# Option Base 0 or Option Base 1?



## Lokai

I prefer Option Base 1.
It makes transfer  from array-to-sheet and vice-versa less complicated. Option Base 0 is the default but I don't see the practical advantage.
?


----------



## dk

For me the answer is consistency and not getting confused over what has been set as base 1 and what hasn't.  Lots of controls with multiple items (e.g. listboxes, comboboxes) start at zero.  Any library you refer to will probably have collections and these are likely to always start at zero.  If I know that I should always start at zero then I'm less likely to make a mistake when writing code.

Anyway, I don't think there's a right or a wrong way, it's one of those things which is down to personal preference


----------



## Juan Pablo González

FWIW, VB .Net is "pushing" for 0 based arrays...


----------



## just_jon

Yeah, 0-based seems to be "in". Wonder why though. The theory of a zero-th unit perhaps? Really don't know. Personally, I prefer base=1 so First=1. Just seems easier to explain to people... 'course, then you've still got to explain why the variable "i" has a value of 11 after --

For i=1 to 10
Next i


----------



## dk

Don't think 0 is "in", it's always been like that.  I think it boils down to binary (yawn).  With 4 bits for example you can represent a number up to 15 (1+2+4+8).  If we count from 1 then that gives us 15 usable numbers but if we count from zero it gives us an extra number free!  That's 16 different memory addresses the computer can look at, or 16 bytes of information that can be written to a disk at a time, blah blah.  A poor analogy would be giving a postman who's strong enough to carry 16 parcels a bag only big enough to fit 15 in.  If he has 16 parcels to deliver then he's going to have to make a trip back to the depot to get his last parcel and he won't be a happy postman.

I promise I won't make another analogy on this board.


----------



## NateO

My answer is neither, I simply use the default, whether it's 1 or 0 on an array, never having touched the Option Base declaration. If I don't know where the default is, I tend to test the lower and upper boundaries while I'm developing. One trick, say with Resize() could be to add:

(lbound(myArr)-1)*-1

For a consistent 1-base effect.


----------



## NateO

JPG said:
			
		

> FWIW, VB .Net is "pushing" for 0 based arrays...


Indeed, maybe understating the matter eh. 

If portability to .Net has an impact on your thinking regarding the subject see the following: Use Zero Bound Arrays


----------



## just_jon

Well, that's a change worth noting.


----------



## Ivan F Moala

Use the default and amend when required.

Records from a data source:
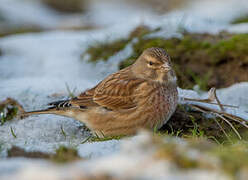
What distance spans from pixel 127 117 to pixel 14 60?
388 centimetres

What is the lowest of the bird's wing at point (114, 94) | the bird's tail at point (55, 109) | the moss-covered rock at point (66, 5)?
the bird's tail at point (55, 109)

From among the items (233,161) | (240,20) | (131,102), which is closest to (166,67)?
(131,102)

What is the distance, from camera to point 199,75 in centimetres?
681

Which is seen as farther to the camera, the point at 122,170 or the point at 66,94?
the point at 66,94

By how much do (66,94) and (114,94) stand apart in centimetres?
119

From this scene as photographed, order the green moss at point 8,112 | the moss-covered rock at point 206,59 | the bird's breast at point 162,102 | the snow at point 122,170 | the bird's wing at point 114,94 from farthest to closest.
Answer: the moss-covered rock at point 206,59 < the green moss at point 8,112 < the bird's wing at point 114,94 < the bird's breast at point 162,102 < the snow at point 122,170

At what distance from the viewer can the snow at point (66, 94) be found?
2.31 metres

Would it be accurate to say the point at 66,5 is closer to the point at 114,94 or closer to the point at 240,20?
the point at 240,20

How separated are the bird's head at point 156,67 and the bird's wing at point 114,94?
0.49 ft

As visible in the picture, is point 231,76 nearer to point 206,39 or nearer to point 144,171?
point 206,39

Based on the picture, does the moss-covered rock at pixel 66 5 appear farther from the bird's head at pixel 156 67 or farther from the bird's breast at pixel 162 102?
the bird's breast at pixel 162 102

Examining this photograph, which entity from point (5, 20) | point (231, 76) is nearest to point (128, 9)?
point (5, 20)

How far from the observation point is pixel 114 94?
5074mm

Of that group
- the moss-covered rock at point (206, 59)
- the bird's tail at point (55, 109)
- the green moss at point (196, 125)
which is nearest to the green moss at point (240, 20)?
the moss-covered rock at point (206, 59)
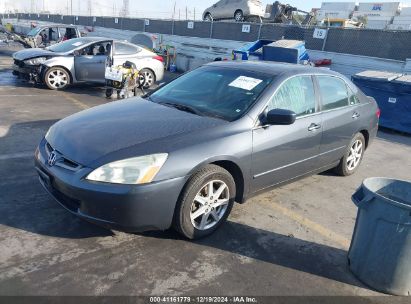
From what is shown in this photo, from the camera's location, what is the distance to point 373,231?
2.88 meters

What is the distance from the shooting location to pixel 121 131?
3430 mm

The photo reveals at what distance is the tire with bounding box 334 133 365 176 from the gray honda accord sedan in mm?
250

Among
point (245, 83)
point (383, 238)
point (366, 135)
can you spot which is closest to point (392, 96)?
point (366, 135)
==
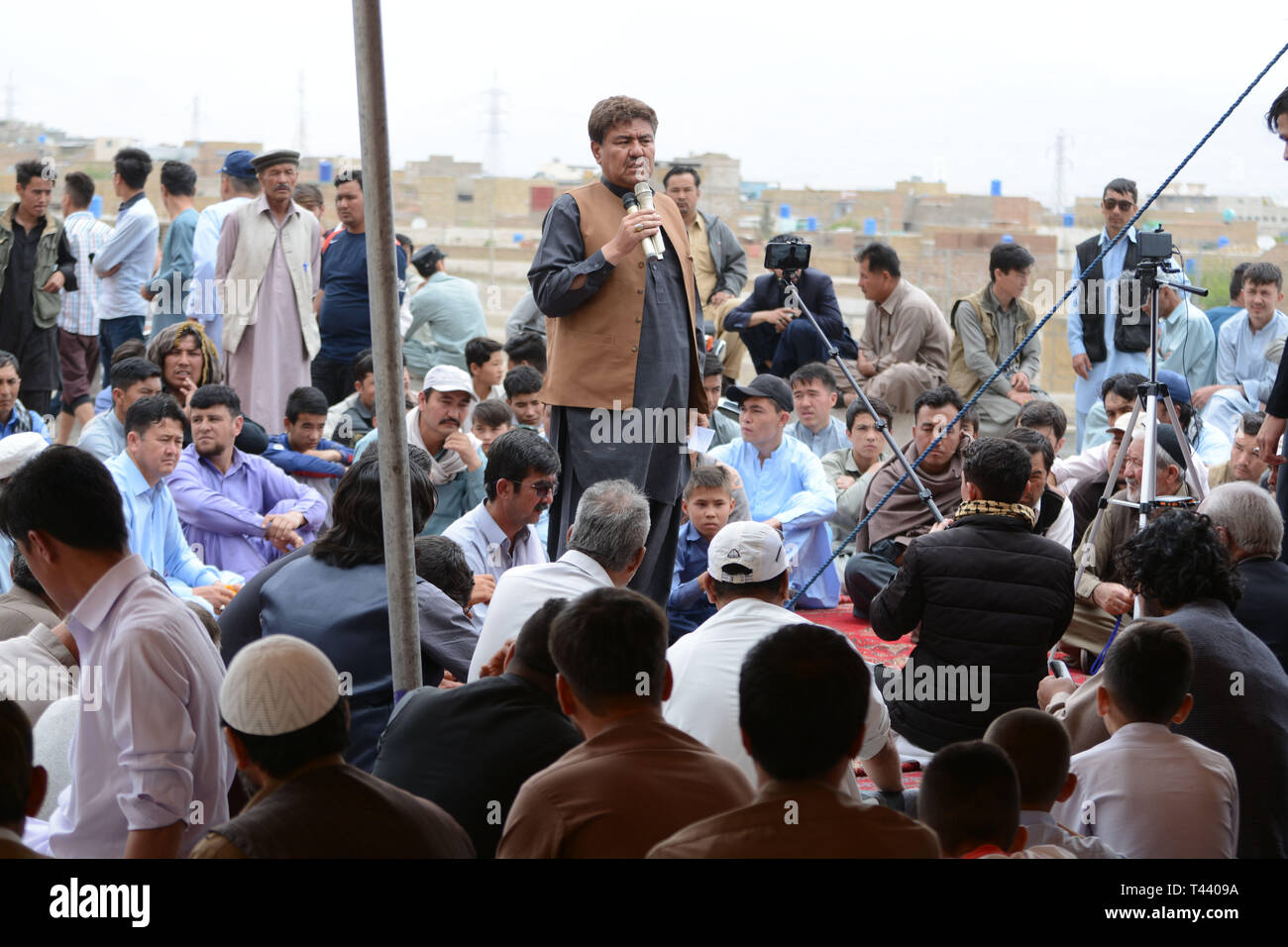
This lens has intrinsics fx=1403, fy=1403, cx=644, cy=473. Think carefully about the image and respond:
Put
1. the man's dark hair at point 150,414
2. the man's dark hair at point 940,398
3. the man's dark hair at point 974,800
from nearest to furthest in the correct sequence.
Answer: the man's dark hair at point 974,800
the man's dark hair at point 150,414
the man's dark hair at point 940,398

> **GOALS**:
A - Set down the passage of the Option Base thread starting at "For i=1 to 10" and ending at "a happy postman.", word for word.
B - Recast the data-source rows starting at the line that contains "How far from" and ending at the line that contains "2.88 meters" as a Markdown table with the columns Nr and Line. Skip blank lines, leave the pictures out, and include only those lines.
The rows have no connection to the Option Base thread.

> **IN RESPONSE**:
A -
For i=1 to 10
Next i


----------



## dk

Don't think 0 is "in", it's always been like that.  I think it boils down to binary (yawn).  With 4 bits for example you can represent a number up to 15 (1+2+4+8).  If we count from 1 then that gives us 15 usable numbers but if we count from zero it gives us an extra number free!  That's 16 different memory addresses the computer can look at, or 16 bytes of information that can be written to a disk at a time, blah blah.  A poor analogy would be giving a postman who's strong enough to carry 16 parcels a bag only big enough to fit 15 in.  If he has 16 parcels to deliver then he's going to have to make a trip back to the depot to get his last parcel and he won't be a happy postman.

B -
| Nr | Line |
|---|---|
| 1 | How far from the observation point is pixel 114 94? |
| 2 | 5074mm |
| 3 | Of that group |
| 4 | - the moss-covered rock at point (206, 59) |
| 5 | - the bird's tail at point (55, 109) |
| 6 | - the green moss at point (196, 125) |
| 7 | which is nearest to the green moss at point (240, 20)? |
| 8 | the moss-covered rock at point (206, 59) |
| 9 | From what is shown in this photo, from the camera's location, what is the distance to point 373,231? |
| 10 | 2.88 meters |